NCUA filed suit today in California against New York firm Goldman Sachs & Co., alleging violations of federal and state securities laws as well as misrepresentations in the sale of securities to now-failed U.S. Central and Western Corporate federal credit unions.
This action seeks damages of more than $491 million from Goldman Sachs, bringing the total sought in the four lawsuits filed to date to nearly $2 billion.
Any recoveries from these legal actions would reduce the total losses resulting from the failure of the five corporate credit unions. The five wholesale credit unions placed into NCUA conservatorship and now liquidated are U.S. Central, Western Corporate, Southwest Corporate, Members United Corporate, and Constitution Corporate.
NCUA’s new suit against Goldman Sachs claims the sellers and underwriters of the questionable securities made numerous material misrepresentations in the offering documents. These misrepresentations caused the corporate credit unions to believe the risk of loss associated with the investment was minimal, when in fact the risk was substantial.
The mortgage-backed securities experienced dramatic, unprecedented declines in value, effectively rendering five corporates insolvent.

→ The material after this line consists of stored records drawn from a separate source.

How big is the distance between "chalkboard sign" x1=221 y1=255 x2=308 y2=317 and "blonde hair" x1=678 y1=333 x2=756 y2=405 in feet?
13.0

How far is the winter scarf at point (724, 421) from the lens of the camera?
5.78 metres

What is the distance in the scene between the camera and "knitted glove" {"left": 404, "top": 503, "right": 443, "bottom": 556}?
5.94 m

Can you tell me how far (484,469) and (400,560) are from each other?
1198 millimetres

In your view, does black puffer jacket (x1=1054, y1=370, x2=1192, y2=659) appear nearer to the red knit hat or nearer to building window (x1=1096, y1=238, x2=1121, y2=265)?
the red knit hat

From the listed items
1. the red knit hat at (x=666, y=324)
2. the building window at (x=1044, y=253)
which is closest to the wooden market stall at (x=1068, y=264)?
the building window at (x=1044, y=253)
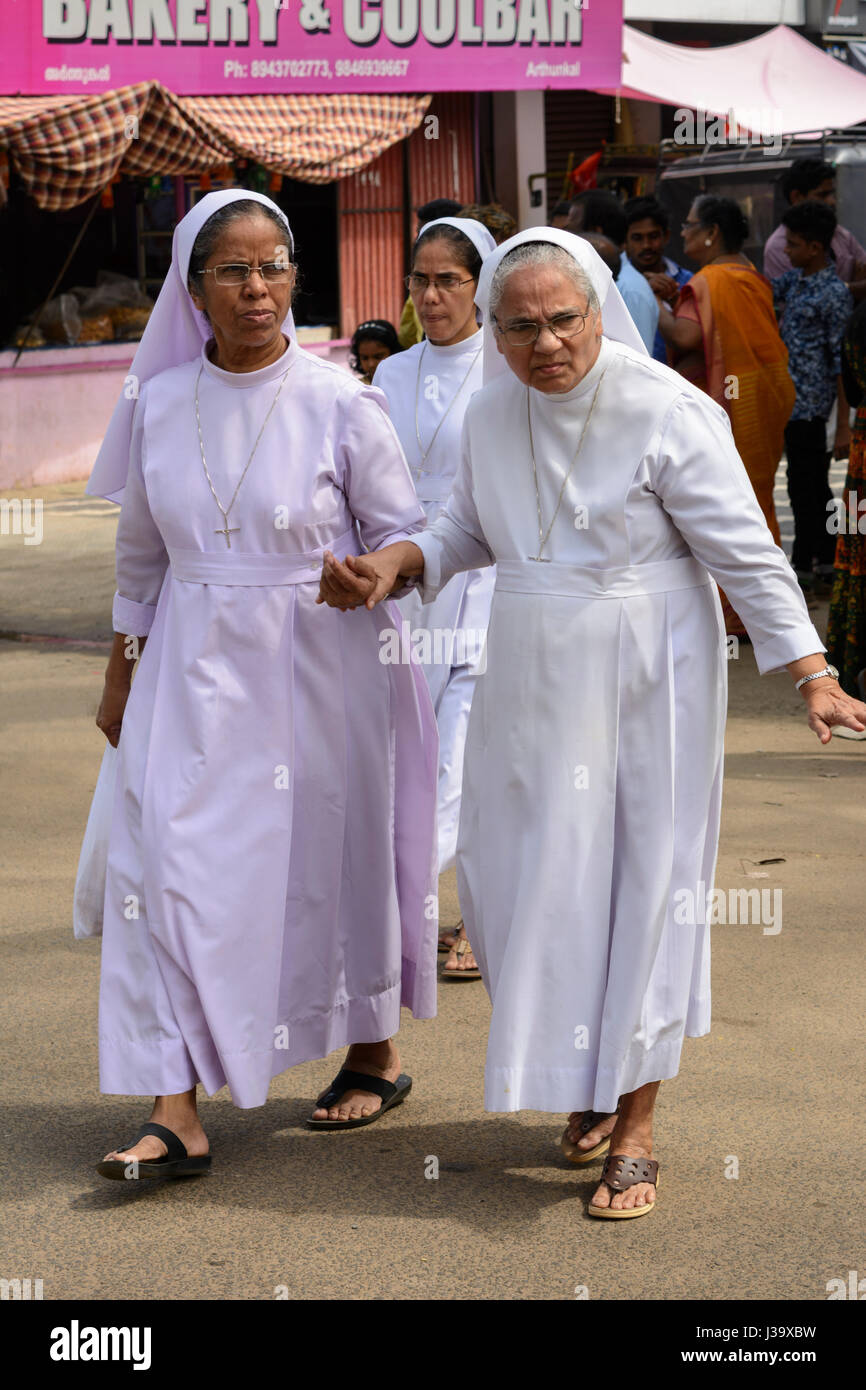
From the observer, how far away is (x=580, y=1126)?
144 inches

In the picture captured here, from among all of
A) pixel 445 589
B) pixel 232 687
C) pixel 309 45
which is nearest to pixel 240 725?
pixel 232 687

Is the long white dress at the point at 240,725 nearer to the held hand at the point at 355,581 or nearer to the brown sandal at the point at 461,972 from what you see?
the held hand at the point at 355,581

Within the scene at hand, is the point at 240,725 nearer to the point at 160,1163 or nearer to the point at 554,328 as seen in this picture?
the point at 160,1163

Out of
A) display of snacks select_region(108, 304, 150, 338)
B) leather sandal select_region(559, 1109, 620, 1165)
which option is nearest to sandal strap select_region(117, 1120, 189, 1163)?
leather sandal select_region(559, 1109, 620, 1165)

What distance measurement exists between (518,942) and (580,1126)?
0.50m

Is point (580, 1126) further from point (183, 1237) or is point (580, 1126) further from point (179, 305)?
point (179, 305)

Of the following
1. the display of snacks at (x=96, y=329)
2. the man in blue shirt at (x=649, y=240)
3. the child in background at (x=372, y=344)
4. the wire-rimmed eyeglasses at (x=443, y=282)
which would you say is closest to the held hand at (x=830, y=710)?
the wire-rimmed eyeglasses at (x=443, y=282)

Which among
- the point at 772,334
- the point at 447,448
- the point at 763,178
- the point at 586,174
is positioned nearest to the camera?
the point at 447,448

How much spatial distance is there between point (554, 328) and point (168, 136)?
1118cm

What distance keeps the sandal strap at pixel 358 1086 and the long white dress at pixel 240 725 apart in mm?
230

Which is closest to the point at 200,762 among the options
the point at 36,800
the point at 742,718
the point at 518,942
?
the point at 518,942

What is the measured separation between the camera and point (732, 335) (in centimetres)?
797

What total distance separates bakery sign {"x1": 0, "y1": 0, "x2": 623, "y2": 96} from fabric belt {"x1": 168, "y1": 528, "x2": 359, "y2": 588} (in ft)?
37.3

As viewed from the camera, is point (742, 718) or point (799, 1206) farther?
point (742, 718)
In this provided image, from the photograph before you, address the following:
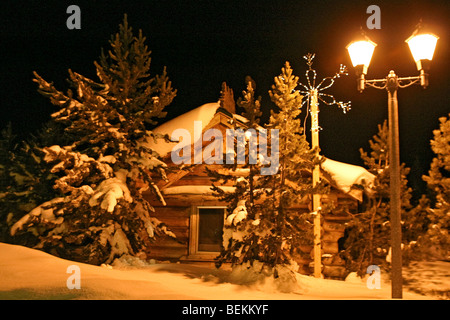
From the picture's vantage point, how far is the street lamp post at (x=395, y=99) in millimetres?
6518

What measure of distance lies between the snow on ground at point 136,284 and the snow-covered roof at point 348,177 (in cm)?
293

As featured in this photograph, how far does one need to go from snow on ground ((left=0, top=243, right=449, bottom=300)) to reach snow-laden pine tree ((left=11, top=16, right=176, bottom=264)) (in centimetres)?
76

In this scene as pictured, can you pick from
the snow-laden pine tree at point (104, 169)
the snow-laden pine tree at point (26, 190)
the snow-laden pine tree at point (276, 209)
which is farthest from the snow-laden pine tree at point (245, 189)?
the snow-laden pine tree at point (26, 190)

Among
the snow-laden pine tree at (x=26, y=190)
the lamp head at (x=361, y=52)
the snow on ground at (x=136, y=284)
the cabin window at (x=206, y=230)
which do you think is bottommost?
the snow on ground at (x=136, y=284)

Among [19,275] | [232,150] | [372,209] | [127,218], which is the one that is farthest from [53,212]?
[372,209]

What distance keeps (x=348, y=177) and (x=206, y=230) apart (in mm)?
4948

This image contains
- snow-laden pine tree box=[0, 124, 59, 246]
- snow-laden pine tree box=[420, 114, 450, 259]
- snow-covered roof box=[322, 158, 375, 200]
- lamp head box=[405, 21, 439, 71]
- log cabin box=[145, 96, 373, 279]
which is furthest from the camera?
snow-laden pine tree box=[0, 124, 59, 246]

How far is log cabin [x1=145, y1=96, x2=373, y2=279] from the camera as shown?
12.0 m

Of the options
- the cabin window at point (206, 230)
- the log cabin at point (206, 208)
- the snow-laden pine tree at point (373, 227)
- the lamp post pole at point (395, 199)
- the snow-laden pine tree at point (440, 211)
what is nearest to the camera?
the lamp post pole at point (395, 199)

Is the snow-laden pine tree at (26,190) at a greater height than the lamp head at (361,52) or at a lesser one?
lesser

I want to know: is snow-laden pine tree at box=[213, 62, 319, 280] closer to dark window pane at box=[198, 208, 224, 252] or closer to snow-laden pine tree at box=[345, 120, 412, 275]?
snow-laden pine tree at box=[345, 120, 412, 275]

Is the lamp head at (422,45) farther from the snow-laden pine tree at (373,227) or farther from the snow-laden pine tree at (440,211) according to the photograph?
the snow-laden pine tree at (373,227)

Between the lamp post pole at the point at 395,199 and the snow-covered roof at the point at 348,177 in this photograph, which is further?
the snow-covered roof at the point at 348,177

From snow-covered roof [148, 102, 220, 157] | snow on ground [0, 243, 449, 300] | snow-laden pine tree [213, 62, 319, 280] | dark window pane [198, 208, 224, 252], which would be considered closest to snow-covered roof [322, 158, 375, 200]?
snow on ground [0, 243, 449, 300]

The combined suits are the culmination of lengthy investigations into the circumstances surrounding the purchases of these securities.
This lawsuit follows three similar legal proceedings, two filed in the Federal District Court of Kansas June 20 against J.P. Morgan Securities LLC and RBS Securities, and one in the Federal District Court in Central California, also against RBS, July 18.

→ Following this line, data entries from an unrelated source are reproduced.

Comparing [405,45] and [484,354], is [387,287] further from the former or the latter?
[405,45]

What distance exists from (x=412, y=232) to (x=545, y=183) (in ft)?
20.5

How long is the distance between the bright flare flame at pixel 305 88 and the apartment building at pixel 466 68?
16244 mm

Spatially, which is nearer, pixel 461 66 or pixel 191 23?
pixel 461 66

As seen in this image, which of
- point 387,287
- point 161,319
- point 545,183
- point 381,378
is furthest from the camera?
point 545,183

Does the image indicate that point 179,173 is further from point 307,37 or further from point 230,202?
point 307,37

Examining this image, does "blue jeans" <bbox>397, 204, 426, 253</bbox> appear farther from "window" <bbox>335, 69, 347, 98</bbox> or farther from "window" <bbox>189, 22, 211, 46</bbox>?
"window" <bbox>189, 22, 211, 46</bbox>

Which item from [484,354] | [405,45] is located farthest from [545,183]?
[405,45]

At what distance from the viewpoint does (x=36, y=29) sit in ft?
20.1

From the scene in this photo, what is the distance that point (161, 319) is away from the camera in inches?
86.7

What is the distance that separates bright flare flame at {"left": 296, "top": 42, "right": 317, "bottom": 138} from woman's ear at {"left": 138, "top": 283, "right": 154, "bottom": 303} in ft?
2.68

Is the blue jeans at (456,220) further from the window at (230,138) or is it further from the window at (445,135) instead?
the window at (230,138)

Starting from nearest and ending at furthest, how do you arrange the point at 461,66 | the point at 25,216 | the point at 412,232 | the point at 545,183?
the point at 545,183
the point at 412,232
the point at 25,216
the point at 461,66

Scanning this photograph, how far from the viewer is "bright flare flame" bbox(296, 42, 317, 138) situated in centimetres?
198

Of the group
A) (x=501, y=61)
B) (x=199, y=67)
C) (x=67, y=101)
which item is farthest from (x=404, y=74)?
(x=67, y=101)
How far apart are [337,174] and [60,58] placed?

Five to 10 additional lawsuits may follow to recover losses from the purchase of securities that caused the failures of five corporate credit unions.
“NCUA continues to carry out our responsibility to do everything reasonable in our power to seek maximum recoveries,” said NCUA Board Chairman Debbie Matz. “By these actions we intend to hold responsible parties accountable. Those who caused the problems in the wholesale credit unions should pay for the losses now being paid by retail credit unions.”
As liquidating agent for the failed corporate credit unions, NCUA has a statutory duty to seek recoveries from responsible parties to minimize cost to its insurance funds and the credit union industry.
“While the credit union industry generally fared better than the rest of the financial world over the last few years, the corporate credit union collapse remains the largest crisis ever faced by credit unions,” said Matz. “Fortunately, given the liquidity in the system, the average consumer is insulated from these past losses. However, it remains our statutory duty to replenish the insurance fund that protects consumer deposits by seeking recoveries.”